One reason is real estate. While the inflation is slamming renters, 64 percent of Americans own their houses or apartments, and those values jumped by 15.7 percent from January to November 2021, or nearly 12 percent after inflation. And while 52 percent of household with below-median incomes are homeowners—compared to 79 percent of those above median income—real estate represents a much larger share of the wealth and assets of lower-income households.

Savings are also part of people’s wealth, and the government checks in December 2020 and March 2021 drove up them up. The resolve by many Americans in lower-paying jobs to demand a better shake is also a factor.
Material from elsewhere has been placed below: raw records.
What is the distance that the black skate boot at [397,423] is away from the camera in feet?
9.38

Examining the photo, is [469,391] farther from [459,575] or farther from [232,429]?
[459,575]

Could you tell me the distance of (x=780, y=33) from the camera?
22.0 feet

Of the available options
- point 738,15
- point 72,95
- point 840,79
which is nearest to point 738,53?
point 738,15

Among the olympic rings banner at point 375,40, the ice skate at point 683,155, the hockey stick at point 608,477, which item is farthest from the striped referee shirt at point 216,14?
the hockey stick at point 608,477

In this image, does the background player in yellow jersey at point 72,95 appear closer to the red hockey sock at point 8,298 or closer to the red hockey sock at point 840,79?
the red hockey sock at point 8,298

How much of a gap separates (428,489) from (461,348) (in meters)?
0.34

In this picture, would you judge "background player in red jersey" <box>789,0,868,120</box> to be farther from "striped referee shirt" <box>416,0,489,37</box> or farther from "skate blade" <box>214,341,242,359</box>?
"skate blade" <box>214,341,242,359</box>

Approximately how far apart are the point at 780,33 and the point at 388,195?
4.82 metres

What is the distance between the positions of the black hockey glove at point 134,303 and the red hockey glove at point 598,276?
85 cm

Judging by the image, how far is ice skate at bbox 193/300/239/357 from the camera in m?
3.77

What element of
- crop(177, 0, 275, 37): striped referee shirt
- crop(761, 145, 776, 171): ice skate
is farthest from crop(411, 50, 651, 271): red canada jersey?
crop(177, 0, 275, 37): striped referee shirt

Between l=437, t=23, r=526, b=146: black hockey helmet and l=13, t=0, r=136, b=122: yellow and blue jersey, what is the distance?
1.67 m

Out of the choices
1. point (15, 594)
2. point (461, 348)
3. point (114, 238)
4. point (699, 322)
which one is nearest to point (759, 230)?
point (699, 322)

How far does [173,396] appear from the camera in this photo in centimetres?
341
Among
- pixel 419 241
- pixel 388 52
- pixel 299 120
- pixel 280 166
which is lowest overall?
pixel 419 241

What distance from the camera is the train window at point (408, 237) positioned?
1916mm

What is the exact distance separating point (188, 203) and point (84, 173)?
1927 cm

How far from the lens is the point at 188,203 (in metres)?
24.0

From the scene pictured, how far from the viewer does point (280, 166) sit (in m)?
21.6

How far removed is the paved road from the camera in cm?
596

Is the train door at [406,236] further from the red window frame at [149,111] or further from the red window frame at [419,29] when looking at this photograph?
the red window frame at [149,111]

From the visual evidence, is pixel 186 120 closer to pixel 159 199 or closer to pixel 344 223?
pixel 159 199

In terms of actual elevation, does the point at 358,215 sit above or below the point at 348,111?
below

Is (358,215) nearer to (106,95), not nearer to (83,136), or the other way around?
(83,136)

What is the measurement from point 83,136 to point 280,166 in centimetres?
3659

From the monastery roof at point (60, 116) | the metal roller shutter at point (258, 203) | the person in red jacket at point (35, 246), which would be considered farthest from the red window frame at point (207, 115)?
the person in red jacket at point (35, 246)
Perhaps the best news from the pandemic is that the conventional wisdom about the intractability of economic inequality may be wrong.

People are justified in being upset about rising costs, and the press has every right to report on them. But the claim that inflation wiped out income and wage gains in 2021 is not true. It won’t be true for 2022, either, even if inflation begins to recede in the spring, as many economists expect. Voters might even confound conventional wisdom by rewarding Democrats for these good economic times.